#### [КОМПЛЕКТ ЗАДАНИЙ]
1. Перепишите из фрагмента о переменах в Китае и Индии всё, начиная со слов «Это прозвучало чрезвычайно» и вплоть до слов «истинны такие утверждения.».
2. В каком году, согласно фрагменту о переменах в Китае и Индии, г-жа Ганди проиграла на выборах?
3. Напишите продолжение фрагмента о переменах в Китае и Индии, начиная сразу после его последнего предложения.

25 февраля 1978 года, к моей великой радости и удивлению, после почти десятилетнего заключения был освобожден из тюрьмы Панчен Лама. Вскоре после этого Ху Яобан, бывший тогда у власти, пересмотрел официальное заявление президента Ли Сяньняня по Культурной Революции и заявил, что она носила целиком отрицательный характер, что этот эксперимент не принес Китаю никакой пользы.

Это прозвучало чрезвычайно обнадеживающе. Но я считал все же, что если китайцы действительно в корне переменили свои убеждения, то лучше всего об этом будет свидетельствовать истинная искренность по отношению к Тибету. И поэтому в своей речи от 10 марта (отмечающей девятнадцатую годовщину национального восстания тибетского народа) я призвал китайские власти разрешить неограниченное посещение Тибета иностранцами. Я предложил также, что они должны позволить тибетцам из оккупированного Тибета посетить свои семьи в изгнании и наоборот. Мне думалось, что если шесть миллионов тибетцев действительно счастливы и достигли небывалого расцвета, в чем нас теперь убеждали, у нас не оказалось бы оснований доказывать обратное. Но мы должны были выяснить, насколько истинны такие утверждения.

К моему удивлению, эти предложения приняли во внимания. Так немного времени спустя первым иностранным гостям было разрешено посетить Тибет. В согласии с моими пожеланиями, дали разрешение также тибетцам, проживающим и в Тибете, и за его пределами, совершать поездки друг к другу, хотя, конечно же, это разрешение никоим образом не было совершенно свободным и неограниченным.

Эти крупные сдвиги в Китае происходили в то время, когда и Индия также претерпевала важные перемены. В 1977 году г-жа Ганди проиграла на выборах, назначенных ею после периода чрезвычайного положения. На этом посту ее сменил г-н Мораджи Десаи, принадлежащий к Джаната-партии, которая впервые с момента провозглашения независимости Индии смогла победить партию Конгресса. Вскоре г-жа Ганди снова пришла к власти, но за прошедшее время я поближе познакомился с г-ном Десаи, которого впервые встретил в 1956 году и с тех пор узнал и полюбил.

Когда я пишу эту книгу, он еще жив, хотя теперь является уже очень пожилым человеком, и я продолжаю считать его близким другом. Он крайне интересная личность, с удивительным лицом, спокойным и жизнерадостным. Не хочу сказать, что у него нет своих недостатков. Но как и жизнь Махатмы Ганди, повседневная жизнь Десаи очень аскетична. Он строгий вегетарианец; не притрагивается к алкоголю и табаку. Он также в высшей степени откровенен в своих взаимоотношениях с другими людьми. Мне иногда даже казалось, не слишком ли он откровенен. Однако если это один из его недостатков, то, на мой взгляд, недостаток этот более чем компенсируется его дружеским отношением к тибетскому народу. Однажды он написал мне, что индийская культура и тибетская культура — разные ветви одного и того же Дерева Бодхи. Это совершенно верно. Как я уже говорил, связи между нашими странами имеют очень глубокие корни. Многие индийцы считают Тибет воплощением небес на земле — страной богов и святых мест. Для верующих индийцев почитаемыми местами паломничества являются и гора Кайлаш и озеро Манасаровар на юге и юго-западе Тибета соответственно. Подобным же образом мы, тибетцы, считаем Индию "Арьябхуми" — Страной святости.

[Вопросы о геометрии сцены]
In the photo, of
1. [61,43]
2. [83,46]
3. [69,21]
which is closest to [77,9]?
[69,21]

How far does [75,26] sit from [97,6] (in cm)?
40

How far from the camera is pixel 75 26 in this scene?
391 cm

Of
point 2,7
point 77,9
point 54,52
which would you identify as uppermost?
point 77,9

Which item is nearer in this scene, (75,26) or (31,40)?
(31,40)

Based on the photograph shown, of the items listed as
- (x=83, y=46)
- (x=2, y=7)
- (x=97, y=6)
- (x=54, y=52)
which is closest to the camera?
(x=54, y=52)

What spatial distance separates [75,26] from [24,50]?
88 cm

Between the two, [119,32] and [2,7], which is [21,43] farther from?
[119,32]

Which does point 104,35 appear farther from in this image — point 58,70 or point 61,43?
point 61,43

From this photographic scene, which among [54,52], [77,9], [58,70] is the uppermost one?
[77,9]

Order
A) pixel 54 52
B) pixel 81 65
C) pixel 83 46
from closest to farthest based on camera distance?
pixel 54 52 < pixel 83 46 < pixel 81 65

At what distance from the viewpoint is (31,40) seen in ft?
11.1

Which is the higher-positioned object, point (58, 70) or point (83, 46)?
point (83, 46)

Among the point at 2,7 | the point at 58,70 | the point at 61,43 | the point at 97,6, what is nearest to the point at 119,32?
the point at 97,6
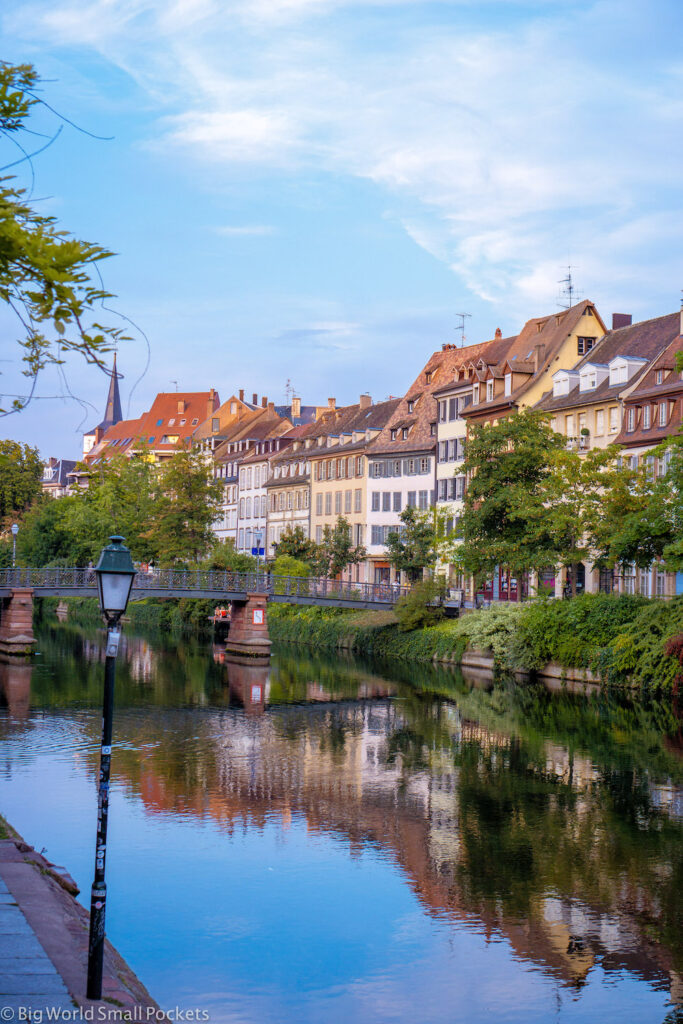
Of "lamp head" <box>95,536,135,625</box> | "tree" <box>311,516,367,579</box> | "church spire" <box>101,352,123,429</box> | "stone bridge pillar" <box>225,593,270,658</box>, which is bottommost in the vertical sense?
"stone bridge pillar" <box>225,593,270,658</box>

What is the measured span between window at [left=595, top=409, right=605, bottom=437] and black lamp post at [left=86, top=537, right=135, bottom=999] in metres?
46.1

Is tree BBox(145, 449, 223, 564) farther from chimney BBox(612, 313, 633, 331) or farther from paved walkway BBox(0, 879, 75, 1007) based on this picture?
paved walkway BBox(0, 879, 75, 1007)

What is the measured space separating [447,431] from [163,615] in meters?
23.4

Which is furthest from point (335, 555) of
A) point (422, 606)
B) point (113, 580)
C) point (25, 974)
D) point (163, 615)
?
point (25, 974)

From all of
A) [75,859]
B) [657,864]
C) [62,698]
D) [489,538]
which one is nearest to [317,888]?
[75,859]

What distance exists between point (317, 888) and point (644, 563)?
976 inches

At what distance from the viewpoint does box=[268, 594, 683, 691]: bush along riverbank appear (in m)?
37.7

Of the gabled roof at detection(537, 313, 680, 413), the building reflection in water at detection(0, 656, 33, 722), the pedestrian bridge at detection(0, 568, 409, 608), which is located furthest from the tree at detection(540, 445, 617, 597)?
the building reflection in water at detection(0, 656, 33, 722)

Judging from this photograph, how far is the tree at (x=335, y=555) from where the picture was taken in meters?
71.6

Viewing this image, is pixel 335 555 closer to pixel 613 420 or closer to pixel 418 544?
pixel 418 544

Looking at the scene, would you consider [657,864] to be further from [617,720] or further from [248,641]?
[248,641]

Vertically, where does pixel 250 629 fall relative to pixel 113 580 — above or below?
below

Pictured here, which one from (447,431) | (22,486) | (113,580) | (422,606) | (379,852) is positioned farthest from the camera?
(22,486)

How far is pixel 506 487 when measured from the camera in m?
49.1
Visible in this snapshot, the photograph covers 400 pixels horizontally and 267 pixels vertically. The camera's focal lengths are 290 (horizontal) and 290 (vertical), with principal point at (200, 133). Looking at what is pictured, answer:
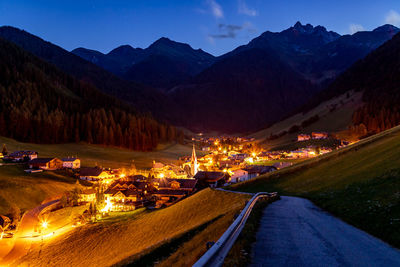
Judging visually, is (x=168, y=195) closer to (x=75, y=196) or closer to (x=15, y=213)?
(x=75, y=196)

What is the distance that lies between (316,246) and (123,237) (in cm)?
3119

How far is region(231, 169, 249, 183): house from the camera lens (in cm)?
8350

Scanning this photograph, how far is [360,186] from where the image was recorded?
23.0 meters

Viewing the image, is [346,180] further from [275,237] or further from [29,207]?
[29,207]

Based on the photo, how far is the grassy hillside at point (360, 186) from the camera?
14.7 m

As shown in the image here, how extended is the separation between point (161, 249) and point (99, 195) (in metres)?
61.9

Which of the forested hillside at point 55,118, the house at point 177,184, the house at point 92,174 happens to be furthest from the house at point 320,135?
the house at point 92,174

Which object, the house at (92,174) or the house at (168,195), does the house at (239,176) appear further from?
the house at (92,174)

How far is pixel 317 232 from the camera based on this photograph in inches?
521

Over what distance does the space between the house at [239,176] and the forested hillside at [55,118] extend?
8702cm

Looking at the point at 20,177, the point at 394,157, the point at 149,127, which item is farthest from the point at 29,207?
the point at 149,127

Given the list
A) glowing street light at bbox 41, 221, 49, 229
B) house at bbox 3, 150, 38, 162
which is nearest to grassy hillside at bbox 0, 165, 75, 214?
glowing street light at bbox 41, 221, 49, 229

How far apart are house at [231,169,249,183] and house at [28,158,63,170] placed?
5575cm

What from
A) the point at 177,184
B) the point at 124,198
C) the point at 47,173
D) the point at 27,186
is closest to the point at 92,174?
the point at 47,173
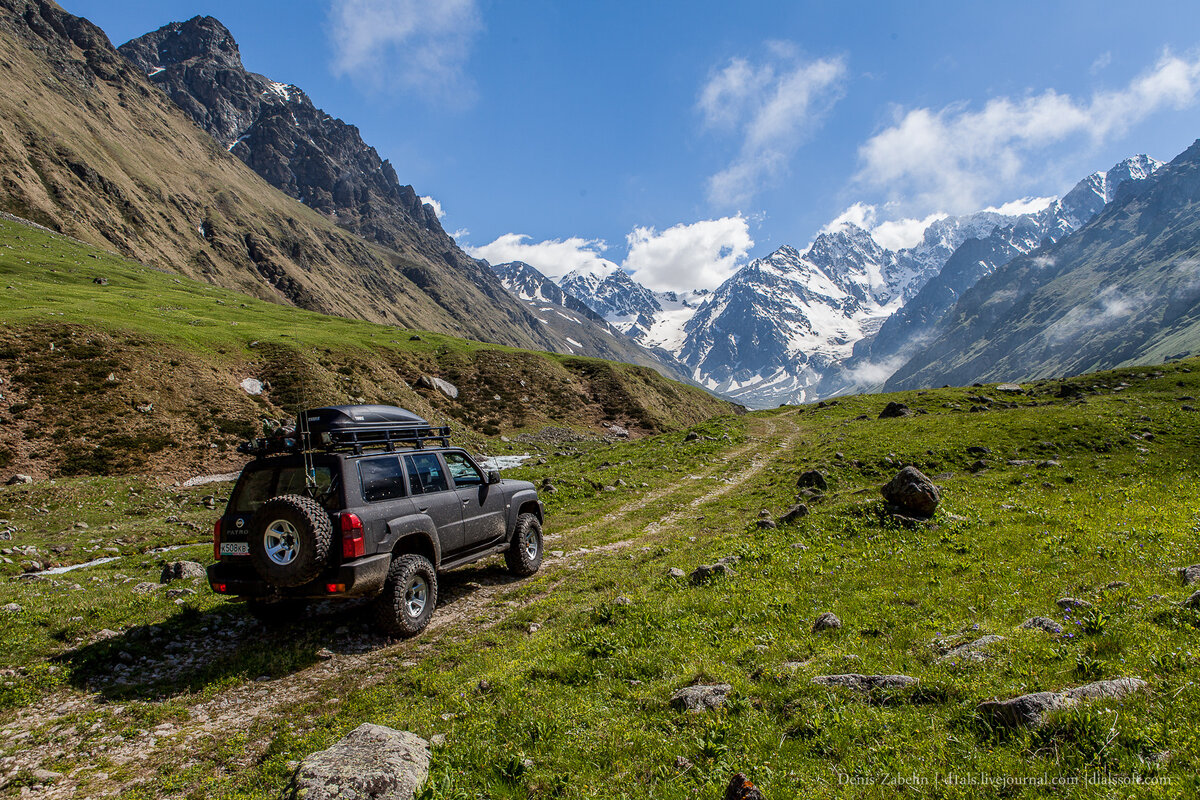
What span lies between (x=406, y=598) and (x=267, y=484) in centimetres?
336

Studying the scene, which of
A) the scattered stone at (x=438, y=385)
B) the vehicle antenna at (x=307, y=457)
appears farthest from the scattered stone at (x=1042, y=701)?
the scattered stone at (x=438, y=385)

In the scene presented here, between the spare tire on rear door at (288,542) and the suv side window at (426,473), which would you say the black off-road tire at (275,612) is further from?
the suv side window at (426,473)

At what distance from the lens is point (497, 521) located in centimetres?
1302

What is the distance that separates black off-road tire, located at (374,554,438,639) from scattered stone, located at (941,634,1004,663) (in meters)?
8.51

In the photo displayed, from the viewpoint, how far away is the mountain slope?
304 ft

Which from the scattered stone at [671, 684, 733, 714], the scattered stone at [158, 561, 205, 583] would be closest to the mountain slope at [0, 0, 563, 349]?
the scattered stone at [158, 561, 205, 583]

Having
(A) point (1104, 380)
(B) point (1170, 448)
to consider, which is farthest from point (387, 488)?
(A) point (1104, 380)

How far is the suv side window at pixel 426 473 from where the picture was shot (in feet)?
36.3

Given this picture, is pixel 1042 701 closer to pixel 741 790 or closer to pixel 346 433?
pixel 741 790

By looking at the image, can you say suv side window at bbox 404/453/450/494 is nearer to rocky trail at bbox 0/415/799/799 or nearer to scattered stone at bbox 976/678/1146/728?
rocky trail at bbox 0/415/799/799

#### [ПИСЬМЕННЫЕ ОТВЕТЫ]
1.
Это прозвучало чрезвычайно обнадеживающе. Но я считал все же, что если китайцы действительно в корне переменили свои убеждения, то лучше всего об этом будет свидетельствовать истинная искренность по отношению к Тибету. И поэтому в своей речи от 10 марта (отмечающей девятнадцатую годовщину национального восстания тибетского народа) я призвал китайские власти разрешить неограниченное посещение Тибета иностранцами. Я предложил также, что они должны позволить тибетцам из оккупированного Тибета посетить свои семьи в изгнании и наоборот. Мне думалось, что если шесть миллионов тибетцев действительно счастливы и достигли небывалого расцвета, в чем нас теперь убеждали, у нас не оказалось бы оснований доказывать обратное. Но мы должны были выяснить, насколько истинны такие утверждения.

2. В 1977 году.

3.
В конце 1978 года произошли дальнейшие внушающие надежду перемены, когда первым лицом в Пекине стал Дэн Сяо-пин. Так как он был лидером более умеренной фракции, его приход к власти должен был означать реальные перемены к лучшему в будущем. Я всегда считал, что Дэн может когда-нибудь совершить нечто великое для своей страны. Будучи в Китае в 1954-1955 годах, я несколько раз встречался с ним, и он произвел на меня большое впечатление. У нас никогда не было больших бесед, но я многое слышал о нем — в частности, что это человек не только очень одаренный, но также и решительный.

Когда я видел его в последний раз, помню, он сидел в большом кресле, очень маленький человек, и медленно методично очищал апельсин. Он не слишком много говорил, но было видно, что он внимательно слушает все, что говорят другие. Дэн произвел на меня впечатление сильной личности. Теперь становится ясным, что в дополнение к этим качествам он был также весьма мудр. Ему принадлежат некоторые выразительные краткие высказывания, как например: "Из фактов важно извлечь истину", "Пока кот ловит мышей, неважно, черный он или белый", "Если ваше лицо уродливо, нет смысла притворяться, что это не так". Кроме того, в политике он проявлял большую озабоченность по поводу экономики и образования, нежели по поводу политических доктрин и пустых лозунгов.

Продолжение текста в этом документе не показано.